Anclaje del útero: cerclaje cervical

Pregunta

He tenido dos embarazos. En el primero, en la semana 16 se rompió la bolsa. Me dijeron que fue una bacteria. Volví a quedar embarazada y a las 23 semanas tuve un parto natural y lo perdí. Los médicos dijeron que la próxima vez habría que poner un anclaje en el útero, que tengo débil. Querría saber qué es y cómo se hace. Muchísimas gracias.

Respuesta

Querida amiga, gracias por tu consulta a NetDoctor.

El cuello uterino o cérvix es la porción fibromuscular inferior del útero, que se proyecta dentro de la vagina. Tiene forma cilíndrica y mide 3-4cm de longitud y unos 2,5cm de diámetro.

El cérvix tiene el canal endocervical con dos orificios, el cervical externo que asoma en la vagina y es visible a la exploración con el espéculo, y el cervical interno que contacta con el interior de la cavidad uterina.

El cuello uterino permite la salida de la sangre menstrual y la entrada de los espermatozoides.
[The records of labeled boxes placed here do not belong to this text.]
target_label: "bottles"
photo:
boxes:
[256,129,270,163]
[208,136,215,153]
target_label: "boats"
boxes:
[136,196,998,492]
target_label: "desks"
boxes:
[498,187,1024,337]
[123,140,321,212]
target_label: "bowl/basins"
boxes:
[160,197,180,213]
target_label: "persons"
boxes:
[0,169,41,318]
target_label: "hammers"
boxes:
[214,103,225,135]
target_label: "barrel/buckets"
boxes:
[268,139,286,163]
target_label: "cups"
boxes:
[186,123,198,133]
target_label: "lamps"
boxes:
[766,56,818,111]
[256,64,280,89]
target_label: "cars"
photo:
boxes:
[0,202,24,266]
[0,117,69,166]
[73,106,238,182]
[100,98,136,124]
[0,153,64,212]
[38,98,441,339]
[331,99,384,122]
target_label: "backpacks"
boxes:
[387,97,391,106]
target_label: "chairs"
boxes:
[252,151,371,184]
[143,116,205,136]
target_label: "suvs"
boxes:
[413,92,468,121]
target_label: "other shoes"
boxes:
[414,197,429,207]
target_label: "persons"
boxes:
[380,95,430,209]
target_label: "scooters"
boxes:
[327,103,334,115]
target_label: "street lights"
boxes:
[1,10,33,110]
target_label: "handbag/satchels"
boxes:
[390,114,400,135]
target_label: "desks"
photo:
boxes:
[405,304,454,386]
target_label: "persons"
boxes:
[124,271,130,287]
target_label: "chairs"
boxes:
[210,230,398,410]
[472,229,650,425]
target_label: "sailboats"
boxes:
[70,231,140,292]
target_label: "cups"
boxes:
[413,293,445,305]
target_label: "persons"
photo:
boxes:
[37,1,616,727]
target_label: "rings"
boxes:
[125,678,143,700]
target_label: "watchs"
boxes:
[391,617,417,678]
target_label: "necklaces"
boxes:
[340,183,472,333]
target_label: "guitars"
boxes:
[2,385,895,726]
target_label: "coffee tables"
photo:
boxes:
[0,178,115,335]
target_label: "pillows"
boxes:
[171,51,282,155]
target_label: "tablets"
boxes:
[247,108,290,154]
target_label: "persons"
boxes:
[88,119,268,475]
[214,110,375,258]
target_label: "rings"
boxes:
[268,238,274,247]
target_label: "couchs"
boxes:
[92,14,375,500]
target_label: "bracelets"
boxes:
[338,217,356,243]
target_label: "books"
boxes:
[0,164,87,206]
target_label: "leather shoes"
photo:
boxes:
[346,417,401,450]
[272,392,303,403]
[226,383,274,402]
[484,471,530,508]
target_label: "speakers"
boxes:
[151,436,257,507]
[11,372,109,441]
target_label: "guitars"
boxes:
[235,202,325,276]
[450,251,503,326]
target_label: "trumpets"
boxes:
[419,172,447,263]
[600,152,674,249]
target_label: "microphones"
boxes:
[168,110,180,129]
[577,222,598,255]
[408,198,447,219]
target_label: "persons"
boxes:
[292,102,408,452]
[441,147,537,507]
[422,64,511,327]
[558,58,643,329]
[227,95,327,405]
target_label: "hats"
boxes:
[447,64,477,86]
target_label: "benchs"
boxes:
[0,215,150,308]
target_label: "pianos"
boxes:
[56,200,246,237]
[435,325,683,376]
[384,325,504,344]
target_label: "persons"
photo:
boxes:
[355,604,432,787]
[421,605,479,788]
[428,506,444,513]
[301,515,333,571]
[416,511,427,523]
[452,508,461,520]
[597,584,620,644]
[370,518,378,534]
Se abre o dilata durante el parto para permitir la salida del feto. Durante el embarazo debe permanecer fuertemente cerrado aunque, en ocasiones, comienza a abrirse o dilatarse de forma temprana, dando lugar a abortos o partos prematuros. A la incapacidad funcional de retener una gestación antes de que ésta llegue a término se le denomina incompetencia cervical o ístmico-cervical.

La incompetencia cervical puede provocar abortos tardíos o del segundo trimestre (como son los dos abortos que me comentas que tú has padecido) o partos prematuros. Estas pérdidas tempranas del embarazo se caracterizan por la dilatación indolora del cuello uterino hasta que, en un momento dado, se rompen las membranas y se expulsa el feto vivo.

Hay una serie de condiciones que se relacionan con la incompetencia cervical, como son:
-Malformaciones del tracto genital: el útero bicorne, el útero septo y el útero doble pueden asociarse con incompetencia del cérvix uterino.

-La existencia de un traumatismo cervical previo, como un parto traumático previo o el antecedente de legrados con dilatación forzada del cuello uterino.

-Cirugía previa del cuello uterino, como la conización cervical.


Muchos casos de insuficiencia cervical, sin embargo, se pueden presentar en ausencia de alguna de estas condiciones.

En ocasiones, puede haber una invasión microbiana del líquido amniótico producida por el ascenso de gérmenes desde la vagina. Esta infección subclínica, es decir, asintomática, puede ser responsable de un aumento de la contractibilidad de la musculatura uterina y desencadenar contracciones uterinas indoloras, con la consiguiente dilatación del cuello cervical.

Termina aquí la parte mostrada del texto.